The Hollywood Foreign Press Association was widely criticized for nominating exclusively men in its directing category despite the fact that films such as Lady Bird and Mudbound had already established themselves as critically acclaimed awards players. (Lady Bird won the Golden Globe for best motion picture, musical or comedy.) BAFTA later followed suit earlier this week, similarly leaving women off of their directing list entirely.

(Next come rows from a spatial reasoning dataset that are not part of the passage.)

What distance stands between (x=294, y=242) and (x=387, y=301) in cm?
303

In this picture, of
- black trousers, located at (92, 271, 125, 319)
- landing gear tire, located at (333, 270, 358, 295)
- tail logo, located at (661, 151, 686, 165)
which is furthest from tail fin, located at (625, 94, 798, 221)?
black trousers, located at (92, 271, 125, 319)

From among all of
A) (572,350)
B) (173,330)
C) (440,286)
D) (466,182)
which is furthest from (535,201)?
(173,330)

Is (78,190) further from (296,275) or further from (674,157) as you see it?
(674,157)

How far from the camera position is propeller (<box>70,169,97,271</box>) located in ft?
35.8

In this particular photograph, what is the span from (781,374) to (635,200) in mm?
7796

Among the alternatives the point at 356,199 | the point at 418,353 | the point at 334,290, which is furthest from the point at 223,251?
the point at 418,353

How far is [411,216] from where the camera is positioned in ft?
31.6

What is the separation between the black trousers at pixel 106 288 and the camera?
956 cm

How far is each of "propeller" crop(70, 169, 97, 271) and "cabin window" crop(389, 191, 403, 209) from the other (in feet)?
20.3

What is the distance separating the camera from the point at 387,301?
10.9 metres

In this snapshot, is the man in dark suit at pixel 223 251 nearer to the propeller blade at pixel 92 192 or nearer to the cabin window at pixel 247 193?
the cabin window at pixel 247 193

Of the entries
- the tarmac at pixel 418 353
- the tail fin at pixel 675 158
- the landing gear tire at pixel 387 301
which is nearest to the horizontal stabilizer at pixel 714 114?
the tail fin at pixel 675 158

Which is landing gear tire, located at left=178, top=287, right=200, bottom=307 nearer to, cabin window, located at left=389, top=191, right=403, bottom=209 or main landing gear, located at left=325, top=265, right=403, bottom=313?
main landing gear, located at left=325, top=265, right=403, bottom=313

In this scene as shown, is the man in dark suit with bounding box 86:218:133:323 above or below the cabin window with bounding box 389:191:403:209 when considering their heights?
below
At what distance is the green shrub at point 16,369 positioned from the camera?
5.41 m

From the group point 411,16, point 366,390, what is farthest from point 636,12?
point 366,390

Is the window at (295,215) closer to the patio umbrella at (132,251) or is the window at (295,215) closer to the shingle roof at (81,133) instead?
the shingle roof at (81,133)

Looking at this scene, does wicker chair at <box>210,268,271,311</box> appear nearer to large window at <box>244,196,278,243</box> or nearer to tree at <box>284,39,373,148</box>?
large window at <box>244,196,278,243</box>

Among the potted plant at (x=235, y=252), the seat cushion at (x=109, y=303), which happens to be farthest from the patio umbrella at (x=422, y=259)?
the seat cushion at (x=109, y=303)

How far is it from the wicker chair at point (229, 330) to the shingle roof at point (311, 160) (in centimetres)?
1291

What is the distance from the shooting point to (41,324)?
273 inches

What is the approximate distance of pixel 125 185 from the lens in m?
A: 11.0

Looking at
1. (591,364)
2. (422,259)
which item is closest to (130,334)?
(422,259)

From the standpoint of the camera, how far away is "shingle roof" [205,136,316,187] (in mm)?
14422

Del Toro singled out the contributions of the women who worked on The Shape of Water, including stars Sally Hawkins and Octavia Spencer, in his Golden Globes acceptance speech. He beat out the likes of Ridley Scott and Steven Spielberg, the latter of whom also addressed Portman’s comments earlier this week. “There’s also a watershed happening right now, slowly, maybe not fast enough, for women directors,” he said to Entertainment Tonight. “I mean you have Patty Jenkins. We have some amazing women that have come forward, you know Mudbound and Lady Bird. This is a pretty incredible year, and I think you’ll be seeing some nominations. I’m predicting at the Oscars this year for a woman director, if not several.”